The woman in question is 27-year-old Emily Nield of Vaughan, Ont. She shot the video on her own phone after being arrested on the I-75 in Cook County, Ga. The arresting officer told her that her Ontario driver’s licence was invalid.

The arrest occurred on April 2, Nield’s 27th birthday. Earlier in her trip, she had been in Tennessee visiting friends from her days in university there, then had gone to visit her aunt in Florida. She says she was on her way back north to Tennessee for one last visit when she was pulled over for speeding.

“I do not deny that I was speeding,” says Nield.

“I was in the wrong there.”

What she is speaking out against is what followed. Nield says the officer asked her for her licence and registration, and that’s where things took a turn for the worst.
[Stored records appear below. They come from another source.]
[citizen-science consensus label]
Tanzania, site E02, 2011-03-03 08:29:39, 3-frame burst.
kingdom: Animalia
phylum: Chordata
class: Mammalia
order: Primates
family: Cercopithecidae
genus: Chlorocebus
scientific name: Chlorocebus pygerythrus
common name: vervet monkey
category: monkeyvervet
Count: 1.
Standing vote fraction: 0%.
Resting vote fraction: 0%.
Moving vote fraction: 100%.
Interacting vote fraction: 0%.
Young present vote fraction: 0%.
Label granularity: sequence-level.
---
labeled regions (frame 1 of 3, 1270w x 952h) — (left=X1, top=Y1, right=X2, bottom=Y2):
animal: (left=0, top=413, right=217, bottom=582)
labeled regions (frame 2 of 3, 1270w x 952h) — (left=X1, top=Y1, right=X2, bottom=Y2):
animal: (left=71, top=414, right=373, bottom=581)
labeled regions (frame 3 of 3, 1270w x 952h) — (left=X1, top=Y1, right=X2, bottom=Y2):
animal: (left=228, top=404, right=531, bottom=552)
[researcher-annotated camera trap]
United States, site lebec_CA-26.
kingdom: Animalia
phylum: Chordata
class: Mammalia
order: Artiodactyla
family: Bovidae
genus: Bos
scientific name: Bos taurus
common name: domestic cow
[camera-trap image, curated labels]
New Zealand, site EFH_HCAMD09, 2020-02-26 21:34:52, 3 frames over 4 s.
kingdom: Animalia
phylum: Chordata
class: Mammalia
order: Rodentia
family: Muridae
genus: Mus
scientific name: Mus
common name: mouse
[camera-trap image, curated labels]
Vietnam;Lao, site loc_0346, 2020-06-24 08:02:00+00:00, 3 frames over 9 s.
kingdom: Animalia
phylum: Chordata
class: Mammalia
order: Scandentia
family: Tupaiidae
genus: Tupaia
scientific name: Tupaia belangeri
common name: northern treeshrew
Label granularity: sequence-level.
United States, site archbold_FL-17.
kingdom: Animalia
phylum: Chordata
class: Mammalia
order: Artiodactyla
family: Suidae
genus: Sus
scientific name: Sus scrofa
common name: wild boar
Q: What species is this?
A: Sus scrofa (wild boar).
“[The officer] went on to explain to me that my Ontario driver’s licence was not valid in the state of Georgia. At that point, she wanted to make sure that I was indeed a Canadian citizen, so she asked for additional documentation. I do not carry my passport on me during the day… But I do have copies of it on my phone. I have a copy of my birth certificate, a copy of my Nexus card, a copy of my passport and I offered to show her all those. At that point, she said only the original would do.

“She then proceeded to tell me that I could no longer drive my vehicle. My driver’s window was down. As I was talking to her, she reached in and put handcuffs on me and told me that I was now under arrest for driving while unlicensed,” Nield explains while making air quotes with her hands on the last word.

Nield’s car was impounded and she was held in custody pending payment of an $880 bond and various fees that brought the total to $927. She paid the bond and was released from custody a few hours later. Had she not, she was told she’d have to stay in custody until her court date, scheduled for June 12.

“Within about a day of hearing about it, I dismissed it,” says Cook County Probate Court Solicitor Matthew Bennett.

“It appears to me the problem arose when Ms. Nield told the officer she was a Canadian citizen but was living in Tennessee,” says Bennett through email.

Tennessee requires non-U.S. residents who live there for more than a month to get state-issued licences.

But Nield no longer attends the University of Tennessee, Knoxville, and showed Global News that she did have a valid Tennessee license while there. She says she told the officer she once lived in Tennessee during her school days and that she was headed that way to visit friends. She wonders if the officer misunderstood her.

“It was very loud at the side of the highway, so it was difficult to hear.”

Another possibility is that Nield was taken into custody in compliance with one of multiple interstate compacts in the U.S. Most states have been merged into the “Driver License Agreement,” signed onto by all states except for Michigan and Wisconsin.

One of the key features of the agreement is a rule that allows anyone from one of the 48 member states who is charged with a traffic offence or moving violation to continue on their way and pay any fines and fees back in their home state.

“I found out about those when I went to the Canadian consulate in Atlanta the next day [after being arrested],” says Nield.

Canada, obviously, is not a part of that agreement; but Bennett isn’t sure if that’s what led to Nield’s detention. As of writing, he was still investigating that possibility. He urges Canadians, though, to always have physical copies of important documents like their passports on their person when travelling.

Nield is hesitant to do that, feeling they’re less vulnerable to loss or theft while locked in a hotel vault as hers were; however, if it prevents another situation like this one, she says she’ll take Bennett’s advice.

For now, she’s just happy to be free and back at home. She thanks the Canadian consulate in Atlanta and the friends who saw her video message and made calls to help her out from abroad.

Now that her record has been expunged and her money will soon be reimbursed, there’s only one more thing Nield wants: “I want a sincere apology from the arresting officer.”

Global News was unable to contact the Cook County Sherriff’s Office by deadline.